(Prompt 1):
In the essay on Hauke Brunkhorst's Das doppelte Gesicht Europas, what are the answers to these questions?
(a) What was the subject of the essay author's dissertation?
(b) Which figure stands for the managerial mindset?
(c) What did Cristina Lafont call the idea in her review of Critical Theory of Legal Revolutions?
(Prompt 2): What author-and-year references appear in parentheses in the essay on Brunkhorst's Das doppelte Gesicht Europas? List each one.
(Prompt 3): Could you carry on the essay on Brunkhorst's Das doppelte Gesicht Europas from its last sentence?

Issue 2, 2016

The Cunning of Democracy: reflections on Hauke Brunkhorst’s Das doppelte Gesicht Europas

Sjaak Koenis

Hauke Brunkhorst’s book Das doppelte Gesicht Europas and the article based on this book ‘European Crisis: The Kantian Mindset of Democracy under pressure of the Managerial Mindset of Capitalism’ are very interesting to read (Brunkhorst 2014 and 2015). Many years ago I wrote my dissertation about the classical Frankfurt School (Koenis 1990) and I remember that after a while I was a bit put off by the gloomy pessimism that – for perfectly understandable reasons – characterized the critical project of Horkheimer and Adorno. Hauke Brunkhorst places himself in the tradition of Critical Theory, but he is far from gloomy, and that is refreshing.

Whether or not critical thinkers are optimistic or pessimistic should not determine our appreciation of their work. In this case the optimism is relevant, though, because it seems to be written into the model with which Brunkhorst tries to make sense of the evolution of the European Union. To be more precise: the optimism is located in the Kantian mindset which represents the logic of emancipation – Dr Jekyll – the location of normative learning processes and cognitive adaptation processes. These processes determine what is possible in terms of solidarity and emancipation, whereas the managerial mindset – Mr. Hyde – the logic of technocratic administration, represents the realm of processes of blind adaptation.        Brunkhorst denies that this is a modernist vision, since there is no telos in this process, no end-state in which the final victory can be celebrated, and things can go seriously wrong. But the sheer fact that he locates normative rationality on one side of the dualism still makes him in my mind a member of the modernist family, maybe better called an ‘everyday modernist’ who believes in progress, in what Cristina Lafont in a review of Critical Theory of Legal Revolutions has called the Cunning of Law (Lafont 2014).

(Data section):
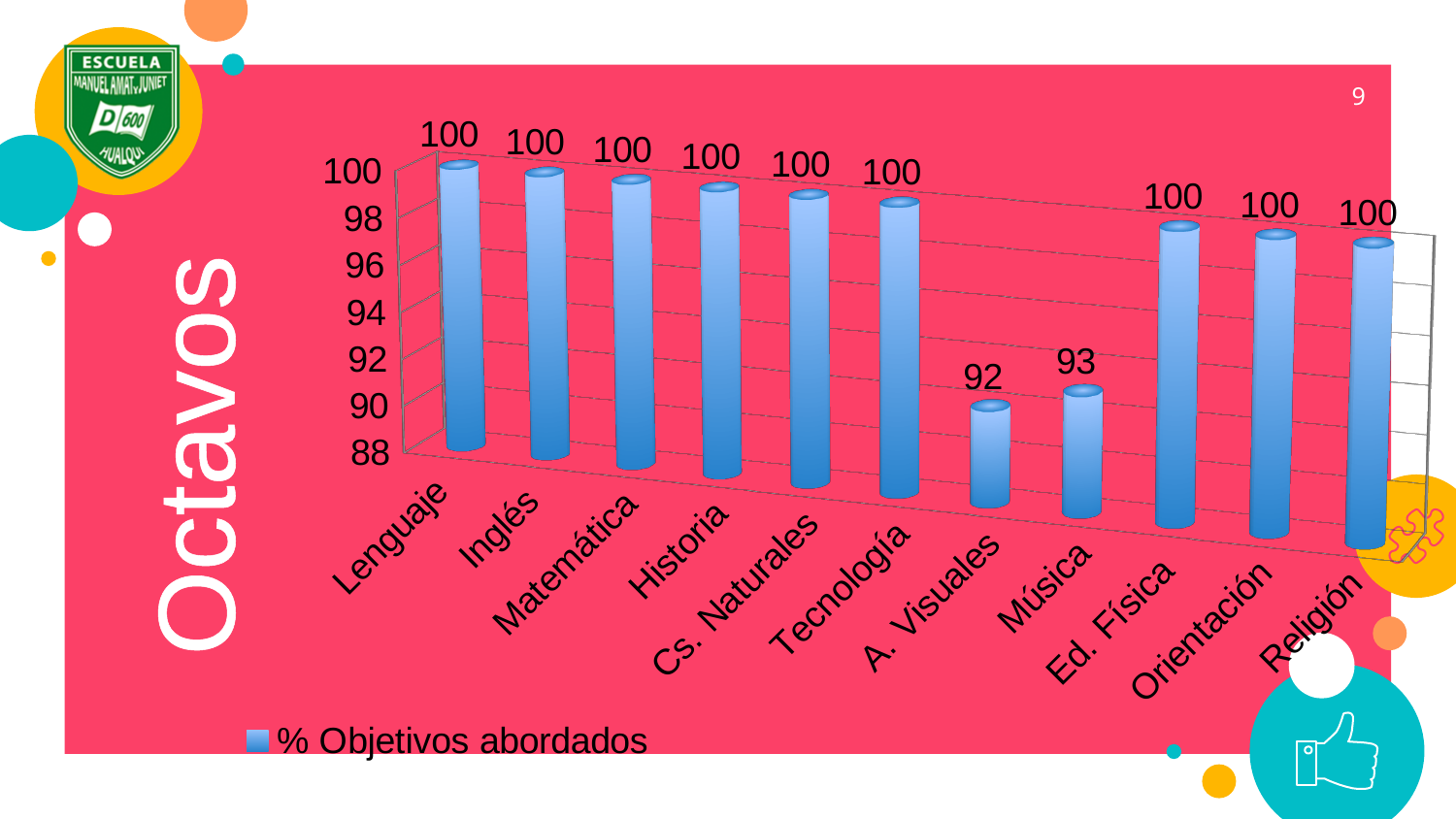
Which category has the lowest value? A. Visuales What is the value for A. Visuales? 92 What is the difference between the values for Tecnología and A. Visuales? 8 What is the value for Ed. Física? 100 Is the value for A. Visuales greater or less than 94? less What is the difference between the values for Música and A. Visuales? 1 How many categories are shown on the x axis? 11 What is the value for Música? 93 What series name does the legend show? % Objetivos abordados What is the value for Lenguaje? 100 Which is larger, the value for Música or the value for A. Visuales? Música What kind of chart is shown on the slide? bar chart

(Output 1):
(a) The classical Frankfurt School.
(b) Mr. Hyde.
(c) The Cunning of Law.

(Output 2):
Brunkhorst 2014
Brunkhorst 2015
Koenis 1990
Lafont 2014

(Output 3):
The logic of emancipation embodies rationality and normativity, whereas the logic of technocratic administration lacks this rationality and normativity. It represents blind systemic adaptation. Here we recognize the old distinction between emancipative and instrumental reason. But the dialectic between the two is in the case of Brunkhorst a lot more complicated than in that of the classical Frankfurt School. One of the claims in my dissertation, which I’m sad to say is not available in English, is that whereas in their philosophical work Horkheimer and Adorno don’t really get a grip of what politics and democracy are and can do, they do develop a more realistic and perceptive conception of politics and democracy in their scientific work, for instance in their cooperation with the American psychologists working on The Authoritarian Personality. Apart from this, scholars like Franz Neumann and Otto Kirchheimer, not really members of the inner-circle of the Frankfurt School, also had a much more perceptive and interesting conception of politics and democracy than Horkheimer and Adorno. Now, being realistic may not be a recommendation for a critical theory, but I want to point to a couple of elements in the reconstruction of the Werdegang of the European Union which I find problematic.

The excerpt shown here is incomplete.